▶ **REQUIRED WORK**:
A: Answer each question using the passage on parenting and career.
(i) In what year did the writer become a parent?
(ii) What novel were the 12-page papers written at Stanford in Oxford about?
(iii) In what subject was the writer's degree?
B: Write the next part of the passage on parenting and career, picking up after its final sentence.

▶ **SELECTED TEXT**:
--- START ---

Her comment still stings.

Although I work part time, I haven’t made my career a priority since 2013, when I became a parent. Instead, I’ve focused on being a mom—a decision that, despite the joy it brings, feels like a necessity, considering the cost of childcare versus my income, the demands of my husband’s job, the health status of my parents, and the needs of my daughter.

Yes, I was complaining about the dishes. Yes, I have a loving, engaged husband who does his fair share of household chores. But I felt angry that caregiving is so undervalued that it is seen as inappropriate work for a Stanford grad. For many families, there is no clear way for both parents to work full time and maintain a work-life balance; others don’t have the luxury of that choice. Parenting can be a catch-22.

Still, it’s true that my degree in English didn’t prep me for motherhood. How could it? The all-nighters I pulled at Stanford in Oxford trying to finish 12-page papers on Wuthering Heights were just a teeny taste of those I would spend comforting my newborn. And the stress of getting along with a messy roommate at Roble was nothing compared with living with a tantrum-throwing toddler.

For many families, there is no clear way for both parents to work full time and maintain a work-life balance; others don’t have the luxury of that choice.

But when you get down to it, no degree comes with a free pass to avoid the realities of parenting in a society that offers little support to caregivers of any type, from moms and dads to day care workers and dementia care providers.

--- END ---

▶ **INFORMATION SHOWN**:
--- START ---

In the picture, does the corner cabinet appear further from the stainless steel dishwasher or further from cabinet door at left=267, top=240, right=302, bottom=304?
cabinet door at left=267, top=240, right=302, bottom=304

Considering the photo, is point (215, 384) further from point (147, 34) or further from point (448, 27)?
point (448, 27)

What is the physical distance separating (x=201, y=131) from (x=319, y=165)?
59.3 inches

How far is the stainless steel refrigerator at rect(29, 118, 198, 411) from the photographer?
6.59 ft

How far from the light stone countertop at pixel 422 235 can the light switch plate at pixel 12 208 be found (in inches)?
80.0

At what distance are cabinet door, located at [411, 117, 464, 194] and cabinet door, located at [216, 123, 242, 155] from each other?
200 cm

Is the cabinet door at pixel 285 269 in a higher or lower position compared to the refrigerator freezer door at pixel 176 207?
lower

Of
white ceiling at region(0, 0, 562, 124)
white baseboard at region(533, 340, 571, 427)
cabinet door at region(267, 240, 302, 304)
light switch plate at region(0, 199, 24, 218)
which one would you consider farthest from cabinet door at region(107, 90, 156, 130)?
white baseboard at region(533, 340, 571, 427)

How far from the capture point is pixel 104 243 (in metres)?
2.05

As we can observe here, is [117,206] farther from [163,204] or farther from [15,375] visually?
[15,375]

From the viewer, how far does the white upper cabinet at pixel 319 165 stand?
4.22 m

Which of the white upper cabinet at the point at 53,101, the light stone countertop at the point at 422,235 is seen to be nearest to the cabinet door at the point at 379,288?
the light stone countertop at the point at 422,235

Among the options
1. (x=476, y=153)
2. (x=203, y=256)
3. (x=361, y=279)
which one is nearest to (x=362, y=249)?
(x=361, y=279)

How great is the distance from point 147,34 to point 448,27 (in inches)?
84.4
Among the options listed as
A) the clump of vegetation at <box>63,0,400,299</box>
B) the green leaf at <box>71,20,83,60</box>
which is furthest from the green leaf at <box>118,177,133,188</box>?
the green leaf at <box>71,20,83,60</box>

--- END ---

▶ **RESULTS**:
A:
(i) 2013
(ii) Wuthering Heights
(iii) English

B:
If I could go back and restructure my Stanford education to align with my current life, I’d study how certain policies perpetuate inequity, and I’d learn how to fight them. I’d seek lessons on building community, and I’d work toward creating the change necessary to give all parents agency and respect, regardless of whether they participate in the paid labor force.

For now, I’m determined to educate myself while nurturing the traits in my bright, spirited daughter that have also sustained me as a mom: compassion, creativity, and grit. I’ll celebrate not just her accomplishments but also her acts of kindness, love, and friendship. I’ll champion her strong inner compass, her way of questioning the world, and her resilience. I won’t expect her to simply “use her degree” but to follow her heart and connect with others.

And perhaps she and I can work together to shift people’s perspective on caregiving and help them recognize the work for what it is: a pursuit worthy of a Stanford grad.